Sunday, May 22, 2011

The sense of smell.


Not sure why but my mind was wondering a little here at work and I got to thinking which of my five sense's would I miss the most?

I know I would miss sight because I would no longer get to see my wife or daughters lovely face's. I would no longer get to see pure beauty in the form of  a picture or painting, movie or one of God's sunset's or sunrise's. I would miss not having sight but I don't think I would miss it most.

I would miss hearing. I would miss the conversations I have with my daughters when they tell me about their day. I would miss hearing my wife tell me about here joy's and trials that are daily life.
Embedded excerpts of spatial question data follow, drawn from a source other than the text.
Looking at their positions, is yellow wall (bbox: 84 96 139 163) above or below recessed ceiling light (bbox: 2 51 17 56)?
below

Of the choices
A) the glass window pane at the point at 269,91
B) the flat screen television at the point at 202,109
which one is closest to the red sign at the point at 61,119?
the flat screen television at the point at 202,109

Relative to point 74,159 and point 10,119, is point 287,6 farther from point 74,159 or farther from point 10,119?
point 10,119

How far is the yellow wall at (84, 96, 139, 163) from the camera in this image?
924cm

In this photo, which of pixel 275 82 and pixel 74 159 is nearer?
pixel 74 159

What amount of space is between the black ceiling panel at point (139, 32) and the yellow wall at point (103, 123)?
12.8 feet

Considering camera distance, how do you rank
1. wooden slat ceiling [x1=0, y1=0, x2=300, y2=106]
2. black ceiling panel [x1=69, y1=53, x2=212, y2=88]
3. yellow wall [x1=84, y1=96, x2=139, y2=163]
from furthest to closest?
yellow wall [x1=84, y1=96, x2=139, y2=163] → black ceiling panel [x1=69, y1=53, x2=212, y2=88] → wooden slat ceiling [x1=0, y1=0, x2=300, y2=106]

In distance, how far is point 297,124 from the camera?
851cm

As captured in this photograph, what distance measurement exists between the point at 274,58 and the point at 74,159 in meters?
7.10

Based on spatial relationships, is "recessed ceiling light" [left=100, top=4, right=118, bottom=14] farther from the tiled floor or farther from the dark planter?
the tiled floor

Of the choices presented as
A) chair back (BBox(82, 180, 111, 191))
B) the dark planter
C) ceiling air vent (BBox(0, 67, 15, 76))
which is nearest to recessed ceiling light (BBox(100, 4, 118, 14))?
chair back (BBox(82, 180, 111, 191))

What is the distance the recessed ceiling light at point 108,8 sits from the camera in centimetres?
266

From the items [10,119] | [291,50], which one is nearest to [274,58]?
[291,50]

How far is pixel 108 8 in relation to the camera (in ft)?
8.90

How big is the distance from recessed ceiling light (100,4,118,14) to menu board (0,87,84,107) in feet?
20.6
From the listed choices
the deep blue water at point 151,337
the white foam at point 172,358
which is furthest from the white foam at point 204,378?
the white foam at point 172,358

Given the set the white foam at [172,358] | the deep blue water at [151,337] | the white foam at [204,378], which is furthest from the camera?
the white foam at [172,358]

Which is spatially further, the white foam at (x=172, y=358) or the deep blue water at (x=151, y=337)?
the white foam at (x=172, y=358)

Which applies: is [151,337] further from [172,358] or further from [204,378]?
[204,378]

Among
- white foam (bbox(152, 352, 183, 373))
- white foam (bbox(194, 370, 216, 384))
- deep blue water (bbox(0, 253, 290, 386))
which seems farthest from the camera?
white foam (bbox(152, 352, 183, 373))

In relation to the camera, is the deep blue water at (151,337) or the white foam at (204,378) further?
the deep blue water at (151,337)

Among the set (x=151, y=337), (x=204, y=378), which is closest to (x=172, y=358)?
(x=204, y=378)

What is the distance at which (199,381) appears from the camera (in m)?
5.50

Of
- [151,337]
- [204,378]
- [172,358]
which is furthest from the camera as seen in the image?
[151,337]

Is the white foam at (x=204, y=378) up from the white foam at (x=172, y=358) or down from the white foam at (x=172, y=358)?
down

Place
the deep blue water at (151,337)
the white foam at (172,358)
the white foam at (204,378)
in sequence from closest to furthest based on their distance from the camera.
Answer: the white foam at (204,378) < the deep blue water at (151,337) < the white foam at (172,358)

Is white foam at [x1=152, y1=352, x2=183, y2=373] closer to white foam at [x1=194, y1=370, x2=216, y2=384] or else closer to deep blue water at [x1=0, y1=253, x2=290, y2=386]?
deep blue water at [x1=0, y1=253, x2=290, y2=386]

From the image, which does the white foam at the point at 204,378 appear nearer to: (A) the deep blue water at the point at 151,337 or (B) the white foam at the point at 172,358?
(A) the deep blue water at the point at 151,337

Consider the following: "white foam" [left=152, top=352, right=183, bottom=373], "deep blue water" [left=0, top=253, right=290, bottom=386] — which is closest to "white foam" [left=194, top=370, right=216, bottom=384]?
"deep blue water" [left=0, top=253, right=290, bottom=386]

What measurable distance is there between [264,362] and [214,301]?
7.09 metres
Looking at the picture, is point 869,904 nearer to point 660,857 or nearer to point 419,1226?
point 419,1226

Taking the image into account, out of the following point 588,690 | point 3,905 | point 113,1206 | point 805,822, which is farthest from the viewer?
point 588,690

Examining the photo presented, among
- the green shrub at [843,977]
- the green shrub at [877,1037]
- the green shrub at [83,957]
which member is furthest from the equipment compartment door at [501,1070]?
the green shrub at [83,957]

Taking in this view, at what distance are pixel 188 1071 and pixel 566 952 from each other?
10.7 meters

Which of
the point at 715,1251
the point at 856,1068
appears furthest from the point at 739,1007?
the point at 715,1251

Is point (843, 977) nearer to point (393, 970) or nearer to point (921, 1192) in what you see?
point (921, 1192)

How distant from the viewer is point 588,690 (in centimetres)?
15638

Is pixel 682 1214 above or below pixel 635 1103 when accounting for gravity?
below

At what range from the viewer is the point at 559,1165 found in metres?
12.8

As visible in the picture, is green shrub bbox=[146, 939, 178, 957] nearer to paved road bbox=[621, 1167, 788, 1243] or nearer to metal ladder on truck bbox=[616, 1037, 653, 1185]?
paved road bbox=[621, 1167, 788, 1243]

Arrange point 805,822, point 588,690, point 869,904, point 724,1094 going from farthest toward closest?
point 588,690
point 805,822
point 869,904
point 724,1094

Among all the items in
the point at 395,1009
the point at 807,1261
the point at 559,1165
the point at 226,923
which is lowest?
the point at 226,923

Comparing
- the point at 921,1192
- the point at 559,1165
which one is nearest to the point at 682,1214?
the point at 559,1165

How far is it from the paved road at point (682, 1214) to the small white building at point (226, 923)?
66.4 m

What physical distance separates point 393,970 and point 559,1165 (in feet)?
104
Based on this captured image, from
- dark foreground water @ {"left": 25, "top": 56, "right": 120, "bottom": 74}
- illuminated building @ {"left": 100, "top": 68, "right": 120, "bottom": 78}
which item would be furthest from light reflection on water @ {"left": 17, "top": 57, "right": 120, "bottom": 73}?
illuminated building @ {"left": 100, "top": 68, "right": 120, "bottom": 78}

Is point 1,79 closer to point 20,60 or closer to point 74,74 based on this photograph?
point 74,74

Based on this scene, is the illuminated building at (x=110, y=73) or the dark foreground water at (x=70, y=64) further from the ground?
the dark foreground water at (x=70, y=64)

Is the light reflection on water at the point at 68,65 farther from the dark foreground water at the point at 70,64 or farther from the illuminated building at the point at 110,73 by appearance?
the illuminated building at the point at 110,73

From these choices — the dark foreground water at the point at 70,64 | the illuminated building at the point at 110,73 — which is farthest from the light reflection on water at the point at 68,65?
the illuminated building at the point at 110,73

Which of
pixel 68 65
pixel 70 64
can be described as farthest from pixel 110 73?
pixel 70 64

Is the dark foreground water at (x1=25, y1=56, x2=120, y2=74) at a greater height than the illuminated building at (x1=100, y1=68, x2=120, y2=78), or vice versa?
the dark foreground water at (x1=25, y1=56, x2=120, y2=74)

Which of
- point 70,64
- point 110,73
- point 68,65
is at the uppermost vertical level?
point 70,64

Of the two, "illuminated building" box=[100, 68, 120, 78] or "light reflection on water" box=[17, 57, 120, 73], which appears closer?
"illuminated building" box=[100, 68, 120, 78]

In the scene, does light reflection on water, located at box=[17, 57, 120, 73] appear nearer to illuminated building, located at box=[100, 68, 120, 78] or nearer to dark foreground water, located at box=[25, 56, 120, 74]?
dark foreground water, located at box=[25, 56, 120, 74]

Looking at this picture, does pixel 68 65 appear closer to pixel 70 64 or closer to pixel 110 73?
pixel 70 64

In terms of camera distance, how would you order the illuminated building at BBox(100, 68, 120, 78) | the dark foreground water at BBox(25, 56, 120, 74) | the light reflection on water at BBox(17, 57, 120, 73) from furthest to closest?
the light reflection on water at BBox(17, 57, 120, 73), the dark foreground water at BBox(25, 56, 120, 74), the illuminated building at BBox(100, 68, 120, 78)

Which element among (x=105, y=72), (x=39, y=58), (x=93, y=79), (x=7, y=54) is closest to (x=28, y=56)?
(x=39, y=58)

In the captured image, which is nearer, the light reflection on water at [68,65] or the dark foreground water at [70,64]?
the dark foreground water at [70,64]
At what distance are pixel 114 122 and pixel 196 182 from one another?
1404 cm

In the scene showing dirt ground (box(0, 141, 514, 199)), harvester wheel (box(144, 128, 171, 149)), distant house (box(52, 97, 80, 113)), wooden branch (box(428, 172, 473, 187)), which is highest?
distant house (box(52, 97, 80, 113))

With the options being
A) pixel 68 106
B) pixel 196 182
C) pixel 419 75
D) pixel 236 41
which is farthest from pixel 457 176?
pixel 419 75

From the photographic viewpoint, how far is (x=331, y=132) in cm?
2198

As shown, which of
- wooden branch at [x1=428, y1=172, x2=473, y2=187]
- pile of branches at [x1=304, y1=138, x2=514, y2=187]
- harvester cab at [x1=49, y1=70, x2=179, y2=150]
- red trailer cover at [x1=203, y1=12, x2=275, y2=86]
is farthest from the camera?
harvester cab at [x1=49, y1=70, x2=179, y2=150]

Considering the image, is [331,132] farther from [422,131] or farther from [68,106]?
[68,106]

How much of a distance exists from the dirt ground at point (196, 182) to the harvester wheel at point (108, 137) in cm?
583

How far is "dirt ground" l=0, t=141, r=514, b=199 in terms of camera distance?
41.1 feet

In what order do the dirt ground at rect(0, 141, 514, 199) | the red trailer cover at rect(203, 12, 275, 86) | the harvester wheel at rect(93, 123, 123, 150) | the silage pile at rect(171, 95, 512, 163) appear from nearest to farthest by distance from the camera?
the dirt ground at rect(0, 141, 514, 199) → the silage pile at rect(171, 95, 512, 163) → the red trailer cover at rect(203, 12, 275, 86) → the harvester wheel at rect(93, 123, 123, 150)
I would miss hearing the roar of the crowd at a Nebraska home football game. I would miss the sounds of birds as daylight breaks and they start to sing. I would miss the sound of good music or the cinema. Again I don't think I would miss this most though.

I would miss feeling. The touch of a loved one, the feel of a bear hug embrace from a family member or close friend. The simple act of petting my dog or daughters cat. The comfort of new or freshly washed flannel sheets on a cool autumn day. These two would be missed but not most.

Taste I would miss also but not the most. A great steak grilled to perfection. My wife's homemade apple pie for my birthday. My step mom's macaroni salad. The interesting deserts my oldest comes up with (the latest was peanut butter, chocolate and Nerds candy made into a Reese's type cup). A stadium dog at a football or baseball game. A fresh pizza pie from our local establishment. All these would be missed.

The sense I would miss most though I believe would be smell. The smell of a new born child. The familiar sent of my family. The sent of rain in the spring time, freshly cut alfalfa in the summer, leaves in autumn that are starting to just slightly decompose, the first time the furnace kicks on in the fall. The smell of someone grilling in the evening, the flowers my daughters pick to give to their mother. I really think I would miss smell the most. Scent can bring back memories so vivid that you can almost taste, feel, see or hear the event again in your head. When a scent triggers one of these moments it is as if the moment never ended.

I realize this is not going to be the same for everyone and I never thought it would. For me the loss of scent would be hardest. Don't get me wrong I am truly blessed to have all my sense's, exception of course is common, and would miss all the others but for me not being able to smell would be terrible.

Monday, May 16, 2011

Time to think.


As I pause from work and take my daily walk to clear my mind and leave the stress there I look up at the almost starless sky, most of them being drowned out by the city lights. The nearly full moon is so bright now it cast slight shadows.

The cool temperature on my face makes me realize how blessed I am to have a good job, a roof over my head and a family to share it with. My mind wonders off while listening to the music from my ear buds. I think of my cousin who passed last week at the age of 41; he was much too young. I think of how I let our relationship get weaker and wonder how one does that? How do you let family become so distant? I will be attending the funeral early this next week but feel ashamed, should I go even though I didn't take the time to visit when he was still with us? I am going to go and pay respects because no matter how distant one becomes he was still family and I loved him.

I think of two dear friends. One is struggling with the trials and tribulations that life presents. This economy has been kind to very few and this person is feeling the affects and needs to make some difficult choices. The other friend on my mind is struggling with an illness that is unexplained. The doctors are finding nothing and my friend is concerned and scared at the same time. I pray for both that they will find answers and comfort with the difficult decisions that need to be made.

Lunch is over, time to get back to work. Answers will come and I will not search for them, I will have faith and let things happen as they will.